Both the Crown Prosecutor and the Defence Counsel are allowed to ask questions of witnesses during the trial. They are presented in court by either the Crown or Defence in order to help prove their case/argument.
When a Lawyer asks questions of their witnesses they are doing this during the “Examination in Chief” or Direct Examination.
During Direct Examination a lawyer may only ask questions that require the witness to tell or explain what they know. A Lawyer may not ask “Leading questions” during the direct examination of a witness.
Leading questions suggest the answer in the question or ask for a yes or no answer.
Example: Lawyer: “Isn’t it true that you walked to the store?”
This is an example of leading because answer is already stated within the question.
Leading questions are not allowed during Direct Examination however they are permitted during the cross examination of a witness.
Cross Examination occurs immediately after the completion of the Direct Examination. After the Direct Examination is complete the opposing side is given an opportunity to ask their own questions, attacking the credibility of the testimony presented by the witness.
During the Cross Examination of a witness, the lawyer is allowed to ask leading questions.
As an opposing witness is not likely to provide the answers the Defence lawyer is looking for the Defence is allowed to phrase their questions in such a way that the witness provides a yes or no response. Thus the Defence is leading the witness legally.
If a leading question is too confusing or there are parts of the question that the witness does not agree with they may answer in the negative and explain their answer.
The Crown Prosecutor or the Defence Counsel may object to a question or the admission of an exhibit or evidence. The judge may ask the person “on what rule of evidence are you relying on?” or “on what grounds are you making your objection.”
Lawyers may respond to the judge or to an objection and attempt to justify their question/evidence. A lawyer must always stand when addressing the judge. Proper etiquette in a courtroom means that you always “rise” (stand up) when addressing the court.
A Lawyer would begin an objection by stating:
“I object your honour…” or
“The Crown objects your honour…” or
“Objection your Honour, the Crown/Defence is…”
After stating an objection a lawyer must provide grounds (meaning a reason) for the objection.
(a) asking leading questions on direct examination. Lawyers must allow their witnesses to tell their side of the story; they must not “lead” their witnesses through their story. This applies to Crown and Defence lawyers alike. Leading Questions are only allowed on cross examination.
(b) asking for testimony that is hearsay. The questions must limit witnesses to tell facts they know from personal knowledge. Other information is simply a recounting of someone else’s experiences.
(c) asking for testimony that is immaterial and irrelevant. The information is not closely related to the case, and is therefore not important.
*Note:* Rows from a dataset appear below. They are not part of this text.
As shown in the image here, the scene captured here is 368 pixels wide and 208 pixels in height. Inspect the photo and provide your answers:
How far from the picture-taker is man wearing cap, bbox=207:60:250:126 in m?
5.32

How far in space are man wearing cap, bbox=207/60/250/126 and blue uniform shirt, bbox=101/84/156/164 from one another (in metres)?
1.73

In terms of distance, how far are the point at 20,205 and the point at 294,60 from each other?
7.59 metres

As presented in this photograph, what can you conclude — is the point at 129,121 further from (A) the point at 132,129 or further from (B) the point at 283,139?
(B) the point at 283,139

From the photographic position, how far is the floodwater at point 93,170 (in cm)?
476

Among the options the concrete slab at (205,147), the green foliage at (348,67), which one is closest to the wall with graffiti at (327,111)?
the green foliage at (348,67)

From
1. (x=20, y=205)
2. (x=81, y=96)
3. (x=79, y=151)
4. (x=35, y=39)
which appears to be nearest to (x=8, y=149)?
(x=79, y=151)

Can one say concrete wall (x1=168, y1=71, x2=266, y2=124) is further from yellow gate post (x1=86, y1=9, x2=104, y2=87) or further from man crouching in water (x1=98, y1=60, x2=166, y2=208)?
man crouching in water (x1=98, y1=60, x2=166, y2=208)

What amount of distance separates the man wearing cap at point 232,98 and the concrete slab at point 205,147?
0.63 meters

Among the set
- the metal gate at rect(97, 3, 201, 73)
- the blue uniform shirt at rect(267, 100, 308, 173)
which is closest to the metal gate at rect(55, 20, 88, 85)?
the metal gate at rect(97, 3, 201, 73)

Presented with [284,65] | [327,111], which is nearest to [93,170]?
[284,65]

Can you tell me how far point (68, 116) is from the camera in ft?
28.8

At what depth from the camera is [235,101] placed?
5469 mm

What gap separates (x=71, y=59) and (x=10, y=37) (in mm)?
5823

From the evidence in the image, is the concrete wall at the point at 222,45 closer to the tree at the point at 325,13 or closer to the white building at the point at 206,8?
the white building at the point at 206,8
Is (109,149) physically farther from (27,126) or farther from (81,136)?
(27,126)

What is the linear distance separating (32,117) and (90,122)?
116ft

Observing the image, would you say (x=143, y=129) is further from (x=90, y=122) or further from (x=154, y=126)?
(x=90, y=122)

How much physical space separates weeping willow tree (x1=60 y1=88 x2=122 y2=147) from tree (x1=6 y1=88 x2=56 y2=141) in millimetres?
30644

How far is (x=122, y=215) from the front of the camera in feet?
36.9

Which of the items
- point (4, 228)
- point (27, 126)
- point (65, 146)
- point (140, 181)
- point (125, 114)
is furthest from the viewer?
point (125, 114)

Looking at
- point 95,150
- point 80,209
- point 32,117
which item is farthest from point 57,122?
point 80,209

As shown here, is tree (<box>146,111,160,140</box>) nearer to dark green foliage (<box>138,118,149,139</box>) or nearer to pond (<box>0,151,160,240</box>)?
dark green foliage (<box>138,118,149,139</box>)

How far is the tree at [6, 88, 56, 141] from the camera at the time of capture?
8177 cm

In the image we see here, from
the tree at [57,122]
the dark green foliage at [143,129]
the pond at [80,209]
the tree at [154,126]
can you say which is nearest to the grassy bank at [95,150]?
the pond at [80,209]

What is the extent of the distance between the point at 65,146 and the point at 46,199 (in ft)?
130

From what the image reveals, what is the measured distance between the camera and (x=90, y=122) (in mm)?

(d) asking for an opinion or conclusion that the witness is not qualified to give. Unless the witness is qualified as an expert witness (or is identified as a character witness), (s)he should not give opinions or conclusions that they are not qualified to give or is beyond their knowledge. They can speak to their own perspectives of the event.
(e) badgering or harassing the witness. The Lawyer harasses, abuses, insults, or intimidates the witness, or is forcefully pursuing a point unnecessarily.
(f) repeating (Repetition) or wasting the court’s time: A question or answer is repeated multiple times or it takes too much time to think of questions/answers.
(g) coaching the witness. The Lawyer attempts to give hints or answers to a witness on the stand by nodding or shaking the head, mouthing words to the witness on the stand, or prompting in some other fashion.
* Requesting to treat the witness as a hostile witness*: If a witness’ answer is not addressing the question or the witness refuses to answer a question or they become belligerent or insulting towards their own lawyer on Direct Examination then they can be treated as a “hostile” witness.
The lawyer would thus be permitted to ask leading questions of the witness forcing them to respond in a yes or no answer. Treating your own witness as a hostile witness will have a negative effect on the Jury and on the Witness’s credibility.
This is only done when the lawyer on Direct Examination needs to draw the necessary information out of the witness and there is no other way.
The Judge’s Response to an Objection:
The judge may respond in one of two ways. S/he may sustain the objection, which means that the objection is well supported and approved of by the judge. This prevents the line of questioning from continuing or evidence/testimony form being introduced.
The judge may overrule the objection, which means that in the judge’s professional opinion; the objection is not credible or is not properly supported. An overruled objection allows the original questions to be asked and answered or the exhibit to be admitted into evidence.